Under Review

Snoqualmie

Snoqualmie

Independent

Review by Angela Yen


Snoqualmie - Snoqualmie

Blake Enemark, former member of Wicks and We Are the City, finally makes his mark with his new band Snoqualmie’s self-titled debut. Named after the Washington city, Snoqualmie are very much a northwestern take on country roots and folk-rock.

Opening track “Clarissa,” greets you with a classic pedal steel guitar and foot stomping bass drum, while Enemark’s nasally vocals are a little more unconventional, somewhat resembling the Decemberists’ Colin Meloy.

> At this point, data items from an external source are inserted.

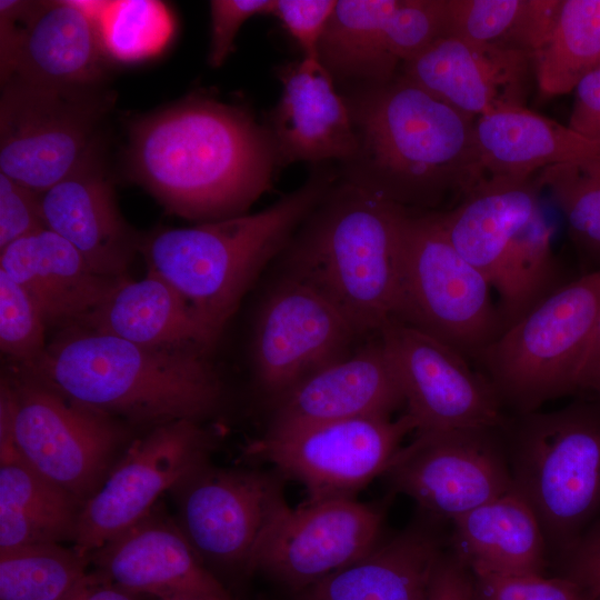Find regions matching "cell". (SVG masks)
<instances>
[{
    "mask_svg": "<svg viewBox=\"0 0 600 600\" xmlns=\"http://www.w3.org/2000/svg\"><path fill=\"white\" fill-rule=\"evenodd\" d=\"M416 431L412 418L368 417L269 427L247 456L270 463L307 491L306 502L353 498L386 474L404 438Z\"/></svg>",
    "mask_w": 600,
    "mask_h": 600,
    "instance_id": "8fae6325",
    "label": "cell"
},
{
    "mask_svg": "<svg viewBox=\"0 0 600 600\" xmlns=\"http://www.w3.org/2000/svg\"><path fill=\"white\" fill-rule=\"evenodd\" d=\"M46 320L29 293L0 269V347L12 366L31 372L41 362Z\"/></svg>",
    "mask_w": 600,
    "mask_h": 600,
    "instance_id": "74e56055",
    "label": "cell"
},
{
    "mask_svg": "<svg viewBox=\"0 0 600 600\" xmlns=\"http://www.w3.org/2000/svg\"><path fill=\"white\" fill-rule=\"evenodd\" d=\"M0 424L27 463L82 503L107 477L123 437L112 416L14 367L1 379Z\"/></svg>",
    "mask_w": 600,
    "mask_h": 600,
    "instance_id": "9c48e42d",
    "label": "cell"
},
{
    "mask_svg": "<svg viewBox=\"0 0 600 600\" xmlns=\"http://www.w3.org/2000/svg\"><path fill=\"white\" fill-rule=\"evenodd\" d=\"M398 0H337L319 59L344 87L392 80L399 64L388 49V22Z\"/></svg>",
    "mask_w": 600,
    "mask_h": 600,
    "instance_id": "4dcf8cb0",
    "label": "cell"
},
{
    "mask_svg": "<svg viewBox=\"0 0 600 600\" xmlns=\"http://www.w3.org/2000/svg\"><path fill=\"white\" fill-rule=\"evenodd\" d=\"M360 338L321 294L282 274L256 320L252 362L257 381L277 400L310 374L350 354Z\"/></svg>",
    "mask_w": 600,
    "mask_h": 600,
    "instance_id": "e0dca14e",
    "label": "cell"
},
{
    "mask_svg": "<svg viewBox=\"0 0 600 600\" xmlns=\"http://www.w3.org/2000/svg\"><path fill=\"white\" fill-rule=\"evenodd\" d=\"M402 207L340 178L282 253V274L330 302L361 338L398 321Z\"/></svg>",
    "mask_w": 600,
    "mask_h": 600,
    "instance_id": "3957f363",
    "label": "cell"
},
{
    "mask_svg": "<svg viewBox=\"0 0 600 600\" xmlns=\"http://www.w3.org/2000/svg\"><path fill=\"white\" fill-rule=\"evenodd\" d=\"M40 206L46 228L72 244L98 273L128 276L141 237L120 214L98 154L40 193Z\"/></svg>",
    "mask_w": 600,
    "mask_h": 600,
    "instance_id": "603a6c76",
    "label": "cell"
},
{
    "mask_svg": "<svg viewBox=\"0 0 600 600\" xmlns=\"http://www.w3.org/2000/svg\"><path fill=\"white\" fill-rule=\"evenodd\" d=\"M0 173L42 193L98 154L111 99L100 88L1 83Z\"/></svg>",
    "mask_w": 600,
    "mask_h": 600,
    "instance_id": "30bf717a",
    "label": "cell"
},
{
    "mask_svg": "<svg viewBox=\"0 0 600 600\" xmlns=\"http://www.w3.org/2000/svg\"><path fill=\"white\" fill-rule=\"evenodd\" d=\"M338 180L331 162L313 164L299 188L259 212L141 238L147 271L178 291L219 338L262 270Z\"/></svg>",
    "mask_w": 600,
    "mask_h": 600,
    "instance_id": "5b68a950",
    "label": "cell"
},
{
    "mask_svg": "<svg viewBox=\"0 0 600 600\" xmlns=\"http://www.w3.org/2000/svg\"><path fill=\"white\" fill-rule=\"evenodd\" d=\"M534 178L553 197L578 251L600 269V156L547 167Z\"/></svg>",
    "mask_w": 600,
    "mask_h": 600,
    "instance_id": "d590c367",
    "label": "cell"
},
{
    "mask_svg": "<svg viewBox=\"0 0 600 600\" xmlns=\"http://www.w3.org/2000/svg\"><path fill=\"white\" fill-rule=\"evenodd\" d=\"M443 553V542L432 526H411L296 594L298 600H428Z\"/></svg>",
    "mask_w": 600,
    "mask_h": 600,
    "instance_id": "484cf974",
    "label": "cell"
},
{
    "mask_svg": "<svg viewBox=\"0 0 600 600\" xmlns=\"http://www.w3.org/2000/svg\"><path fill=\"white\" fill-rule=\"evenodd\" d=\"M274 0H212L208 63L221 67L234 49L241 26L254 16L271 14Z\"/></svg>",
    "mask_w": 600,
    "mask_h": 600,
    "instance_id": "b9f144b4",
    "label": "cell"
},
{
    "mask_svg": "<svg viewBox=\"0 0 600 600\" xmlns=\"http://www.w3.org/2000/svg\"><path fill=\"white\" fill-rule=\"evenodd\" d=\"M530 53L456 37H441L398 74L471 118L506 107H526Z\"/></svg>",
    "mask_w": 600,
    "mask_h": 600,
    "instance_id": "ffe728a7",
    "label": "cell"
},
{
    "mask_svg": "<svg viewBox=\"0 0 600 600\" xmlns=\"http://www.w3.org/2000/svg\"><path fill=\"white\" fill-rule=\"evenodd\" d=\"M561 0H446L444 37L532 53L549 36Z\"/></svg>",
    "mask_w": 600,
    "mask_h": 600,
    "instance_id": "1f68e13d",
    "label": "cell"
},
{
    "mask_svg": "<svg viewBox=\"0 0 600 600\" xmlns=\"http://www.w3.org/2000/svg\"><path fill=\"white\" fill-rule=\"evenodd\" d=\"M336 4L337 0H274L271 16L298 43L303 58L319 59V44Z\"/></svg>",
    "mask_w": 600,
    "mask_h": 600,
    "instance_id": "60d3db41",
    "label": "cell"
},
{
    "mask_svg": "<svg viewBox=\"0 0 600 600\" xmlns=\"http://www.w3.org/2000/svg\"><path fill=\"white\" fill-rule=\"evenodd\" d=\"M503 430L512 489L557 556L600 518V402L512 414Z\"/></svg>",
    "mask_w": 600,
    "mask_h": 600,
    "instance_id": "8992f818",
    "label": "cell"
},
{
    "mask_svg": "<svg viewBox=\"0 0 600 600\" xmlns=\"http://www.w3.org/2000/svg\"><path fill=\"white\" fill-rule=\"evenodd\" d=\"M127 157L137 183L166 210L198 223L248 213L278 168L264 123L206 94L137 121Z\"/></svg>",
    "mask_w": 600,
    "mask_h": 600,
    "instance_id": "6da1fadb",
    "label": "cell"
},
{
    "mask_svg": "<svg viewBox=\"0 0 600 600\" xmlns=\"http://www.w3.org/2000/svg\"><path fill=\"white\" fill-rule=\"evenodd\" d=\"M576 396L600 402V319L578 373Z\"/></svg>",
    "mask_w": 600,
    "mask_h": 600,
    "instance_id": "7dc6e473",
    "label": "cell"
},
{
    "mask_svg": "<svg viewBox=\"0 0 600 600\" xmlns=\"http://www.w3.org/2000/svg\"><path fill=\"white\" fill-rule=\"evenodd\" d=\"M83 503L20 456L0 458V551L74 539Z\"/></svg>",
    "mask_w": 600,
    "mask_h": 600,
    "instance_id": "f546056e",
    "label": "cell"
},
{
    "mask_svg": "<svg viewBox=\"0 0 600 600\" xmlns=\"http://www.w3.org/2000/svg\"><path fill=\"white\" fill-rule=\"evenodd\" d=\"M484 176L532 178L547 167L600 156V140L526 107H506L474 122Z\"/></svg>",
    "mask_w": 600,
    "mask_h": 600,
    "instance_id": "83f0119b",
    "label": "cell"
},
{
    "mask_svg": "<svg viewBox=\"0 0 600 600\" xmlns=\"http://www.w3.org/2000/svg\"><path fill=\"white\" fill-rule=\"evenodd\" d=\"M214 440L200 421L154 427L134 440L83 503L73 549L90 557L152 510L159 497L208 466Z\"/></svg>",
    "mask_w": 600,
    "mask_h": 600,
    "instance_id": "7c38bea8",
    "label": "cell"
},
{
    "mask_svg": "<svg viewBox=\"0 0 600 600\" xmlns=\"http://www.w3.org/2000/svg\"><path fill=\"white\" fill-rule=\"evenodd\" d=\"M177 488L180 529L201 559L247 572L290 508L280 478L259 470L207 466Z\"/></svg>",
    "mask_w": 600,
    "mask_h": 600,
    "instance_id": "9a60e30c",
    "label": "cell"
},
{
    "mask_svg": "<svg viewBox=\"0 0 600 600\" xmlns=\"http://www.w3.org/2000/svg\"><path fill=\"white\" fill-rule=\"evenodd\" d=\"M452 523L451 552L469 570L543 573L548 554L543 532L513 489Z\"/></svg>",
    "mask_w": 600,
    "mask_h": 600,
    "instance_id": "f1b7e54d",
    "label": "cell"
},
{
    "mask_svg": "<svg viewBox=\"0 0 600 600\" xmlns=\"http://www.w3.org/2000/svg\"><path fill=\"white\" fill-rule=\"evenodd\" d=\"M378 334L400 378L416 434L506 426L509 416L491 382L459 351L399 321Z\"/></svg>",
    "mask_w": 600,
    "mask_h": 600,
    "instance_id": "2e32d148",
    "label": "cell"
},
{
    "mask_svg": "<svg viewBox=\"0 0 600 600\" xmlns=\"http://www.w3.org/2000/svg\"><path fill=\"white\" fill-rule=\"evenodd\" d=\"M531 57L542 96L573 91L600 66V0H561L549 36Z\"/></svg>",
    "mask_w": 600,
    "mask_h": 600,
    "instance_id": "836d02e7",
    "label": "cell"
},
{
    "mask_svg": "<svg viewBox=\"0 0 600 600\" xmlns=\"http://www.w3.org/2000/svg\"><path fill=\"white\" fill-rule=\"evenodd\" d=\"M382 511L354 498L289 508L261 547L262 571L298 593L368 554L378 543Z\"/></svg>",
    "mask_w": 600,
    "mask_h": 600,
    "instance_id": "ac0fdd59",
    "label": "cell"
},
{
    "mask_svg": "<svg viewBox=\"0 0 600 600\" xmlns=\"http://www.w3.org/2000/svg\"><path fill=\"white\" fill-rule=\"evenodd\" d=\"M402 406L400 378L381 338L374 334L277 399L270 426L392 417Z\"/></svg>",
    "mask_w": 600,
    "mask_h": 600,
    "instance_id": "7402d4cb",
    "label": "cell"
},
{
    "mask_svg": "<svg viewBox=\"0 0 600 600\" xmlns=\"http://www.w3.org/2000/svg\"><path fill=\"white\" fill-rule=\"evenodd\" d=\"M568 127L586 138L600 140V66L576 87Z\"/></svg>",
    "mask_w": 600,
    "mask_h": 600,
    "instance_id": "f6af8a7d",
    "label": "cell"
},
{
    "mask_svg": "<svg viewBox=\"0 0 600 600\" xmlns=\"http://www.w3.org/2000/svg\"><path fill=\"white\" fill-rule=\"evenodd\" d=\"M80 327L144 347L208 353L219 339L178 291L149 271L119 280Z\"/></svg>",
    "mask_w": 600,
    "mask_h": 600,
    "instance_id": "d4e9b609",
    "label": "cell"
},
{
    "mask_svg": "<svg viewBox=\"0 0 600 600\" xmlns=\"http://www.w3.org/2000/svg\"><path fill=\"white\" fill-rule=\"evenodd\" d=\"M183 600H198V599H183Z\"/></svg>",
    "mask_w": 600,
    "mask_h": 600,
    "instance_id": "681fc988",
    "label": "cell"
},
{
    "mask_svg": "<svg viewBox=\"0 0 600 600\" xmlns=\"http://www.w3.org/2000/svg\"><path fill=\"white\" fill-rule=\"evenodd\" d=\"M428 600H476L471 572L452 552L438 561Z\"/></svg>",
    "mask_w": 600,
    "mask_h": 600,
    "instance_id": "bcb514c9",
    "label": "cell"
},
{
    "mask_svg": "<svg viewBox=\"0 0 600 600\" xmlns=\"http://www.w3.org/2000/svg\"><path fill=\"white\" fill-rule=\"evenodd\" d=\"M27 373L90 408L154 427L202 422L223 393L208 352L144 347L86 327L64 329Z\"/></svg>",
    "mask_w": 600,
    "mask_h": 600,
    "instance_id": "277c9868",
    "label": "cell"
},
{
    "mask_svg": "<svg viewBox=\"0 0 600 600\" xmlns=\"http://www.w3.org/2000/svg\"><path fill=\"white\" fill-rule=\"evenodd\" d=\"M538 181L487 176L451 209L434 210L457 251L491 283L514 237L540 210Z\"/></svg>",
    "mask_w": 600,
    "mask_h": 600,
    "instance_id": "4316f807",
    "label": "cell"
},
{
    "mask_svg": "<svg viewBox=\"0 0 600 600\" xmlns=\"http://www.w3.org/2000/svg\"><path fill=\"white\" fill-rule=\"evenodd\" d=\"M90 558L60 543L0 551V600H71L87 582Z\"/></svg>",
    "mask_w": 600,
    "mask_h": 600,
    "instance_id": "e575fe53",
    "label": "cell"
},
{
    "mask_svg": "<svg viewBox=\"0 0 600 600\" xmlns=\"http://www.w3.org/2000/svg\"><path fill=\"white\" fill-rule=\"evenodd\" d=\"M277 76L282 90L264 126L278 168L348 160L356 150L350 112L321 61L302 57L281 66Z\"/></svg>",
    "mask_w": 600,
    "mask_h": 600,
    "instance_id": "44dd1931",
    "label": "cell"
},
{
    "mask_svg": "<svg viewBox=\"0 0 600 600\" xmlns=\"http://www.w3.org/2000/svg\"><path fill=\"white\" fill-rule=\"evenodd\" d=\"M341 93L356 136L353 154L338 166L342 181L406 209L434 211L486 177L476 119L406 78Z\"/></svg>",
    "mask_w": 600,
    "mask_h": 600,
    "instance_id": "7a4b0ae2",
    "label": "cell"
},
{
    "mask_svg": "<svg viewBox=\"0 0 600 600\" xmlns=\"http://www.w3.org/2000/svg\"><path fill=\"white\" fill-rule=\"evenodd\" d=\"M470 572L476 600H590L579 583L561 574Z\"/></svg>",
    "mask_w": 600,
    "mask_h": 600,
    "instance_id": "ab89813d",
    "label": "cell"
},
{
    "mask_svg": "<svg viewBox=\"0 0 600 600\" xmlns=\"http://www.w3.org/2000/svg\"><path fill=\"white\" fill-rule=\"evenodd\" d=\"M0 269L29 293L47 326L63 329L82 326L122 279L98 273L72 244L47 228L1 250Z\"/></svg>",
    "mask_w": 600,
    "mask_h": 600,
    "instance_id": "cb8c5ba5",
    "label": "cell"
},
{
    "mask_svg": "<svg viewBox=\"0 0 600 600\" xmlns=\"http://www.w3.org/2000/svg\"><path fill=\"white\" fill-rule=\"evenodd\" d=\"M94 571L158 600H232L180 527L152 510L90 554Z\"/></svg>",
    "mask_w": 600,
    "mask_h": 600,
    "instance_id": "d6986e66",
    "label": "cell"
},
{
    "mask_svg": "<svg viewBox=\"0 0 600 600\" xmlns=\"http://www.w3.org/2000/svg\"><path fill=\"white\" fill-rule=\"evenodd\" d=\"M503 428L418 433L386 474L432 520L452 522L512 490Z\"/></svg>",
    "mask_w": 600,
    "mask_h": 600,
    "instance_id": "4fadbf2b",
    "label": "cell"
},
{
    "mask_svg": "<svg viewBox=\"0 0 600 600\" xmlns=\"http://www.w3.org/2000/svg\"><path fill=\"white\" fill-rule=\"evenodd\" d=\"M99 24L110 60L140 61L158 54L172 37L173 19L159 1H100Z\"/></svg>",
    "mask_w": 600,
    "mask_h": 600,
    "instance_id": "8d00e7d4",
    "label": "cell"
},
{
    "mask_svg": "<svg viewBox=\"0 0 600 600\" xmlns=\"http://www.w3.org/2000/svg\"><path fill=\"white\" fill-rule=\"evenodd\" d=\"M554 228L541 208L514 237L491 279L506 329L566 282L552 251Z\"/></svg>",
    "mask_w": 600,
    "mask_h": 600,
    "instance_id": "d6a6232c",
    "label": "cell"
},
{
    "mask_svg": "<svg viewBox=\"0 0 600 600\" xmlns=\"http://www.w3.org/2000/svg\"><path fill=\"white\" fill-rule=\"evenodd\" d=\"M71 600H144V596L129 591L93 570Z\"/></svg>",
    "mask_w": 600,
    "mask_h": 600,
    "instance_id": "c3c4849f",
    "label": "cell"
},
{
    "mask_svg": "<svg viewBox=\"0 0 600 600\" xmlns=\"http://www.w3.org/2000/svg\"><path fill=\"white\" fill-rule=\"evenodd\" d=\"M556 559L561 576L579 583L590 600H600V518Z\"/></svg>",
    "mask_w": 600,
    "mask_h": 600,
    "instance_id": "ee69618b",
    "label": "cell"
},
{
    "mask_svg": "<svg viewBox=\"0 0 600 600\" xmlns=\"http://www.w3.org/2000/svg\"><path fill=\"white\" fill-rule=\"evenodd\" d=\"M491 289L449 241L433 211L403 209L399 322L476 360L506 330Z\"/></svg>",
    "mask_w": 600,
    "mask_h": 600,
    "instance_id": "ba28073f",
    "label": "cell"
},
{
    "mask_svg": "<svg viewBox=\"0 0 600 600\" xmlns=\"http://www.w3.org/2000/svg\"><path fill=\"white\" fill-rule=\"evenodd\" d=\"M100 1H0L1 83L100 88L109 59Z\"/></svg>",
    "mask_w": 600,
    "mask_h": 600,
    "instance_id": "5bb4252c",
    "label": "cell"
},
{
    "mask_svg": "<svg viewBox=\"0 0 600 600\" xmlns=\"http://www.w3.org/2000/svg\"><path fill=\"white\" fill-rule=\"evenodd\" d=\"M42 229L40 193L0 173V251Z\"/></svg>",
    "mask_w": 600,
    "mask_h": 600,
    "instance_id": "7bdbcfd3",
    "label": "cell"
},
{
    "mask_svg": "<svg viewBox=\"0 0 600 600\" xmlns=\"http://www.w3.org/2000/svg\"><path fill=\"white\" fill-rule=\"evenodd\" d=\"M600 319V269L566 282L507 328L474 360L512 414L576 396L578 373Z\"/></svg>",
    "mask_w": 600,
    "mask_h": 600,
    "instance_id": "52a82bcc",
    "label": "cell"
},
{
    "mask_svg": "<svg viewBox=\"0 0 600 600\" xmlns=\"http://www.w3.org/2000/svg\"><path fill=\"white\" fill-rule=\"evenodd\" d=\"M444 33L446 0H398L388 22L390 56L401 67Z\"/></svg>",
    "mask_w": 600,
    "mask_h": 600,
    "instance_id": "f35d334b",
    "label": "cell"
}]
</instances>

“The World Voice” is a fun, more alt-rock track that showcases the band’s range. The college rock unkemptness, awesome fuzzy guitars and bouncy Rhodes piano definitely make the track worthy of replay. Subsequent song, “Matt & Elaina,” mellows things out, and Enemark’s surprisingly wistful vocals seem to fall closer to folk-rock bands like Fleet Foxes or Band of Horses. The lyrics describe a couple walking down the wedding aisle and the beauty of their love, and the dreamy track manages to be sweet without being sappy.

The album then breaks off into a couple of more prog-rock sounding, instrumentally driven numbers. Though intended to be epic and climatic, they unfortunately work more as sample tracks than anything exciting or experimental. “Midnight Playwright,” for example, has an interesting tempo change and a pretty interlude, but ultimately sounds like three bits forced together into one song. Similarly, closing track, “Haultain,” also incorporates an attempt at a gutsy “jam band” outro, yet it feels tagged on and the song simply fades out without ever reaching a complete phrase.

Snoqualmie’s debut is pleasant enough and works well if, say, you are on a road trip in the countryside. With lyrics referencing “Alberta skies,” or Canadian poet Bliss Carmen, it has a form of Canadian charm similar to Aidan Knight or Said the Whale. However, the initial down-to-earth and playful alt-country sound, gets lost in, and drowned out by a couple of tracks that bite off a little more then they can chew.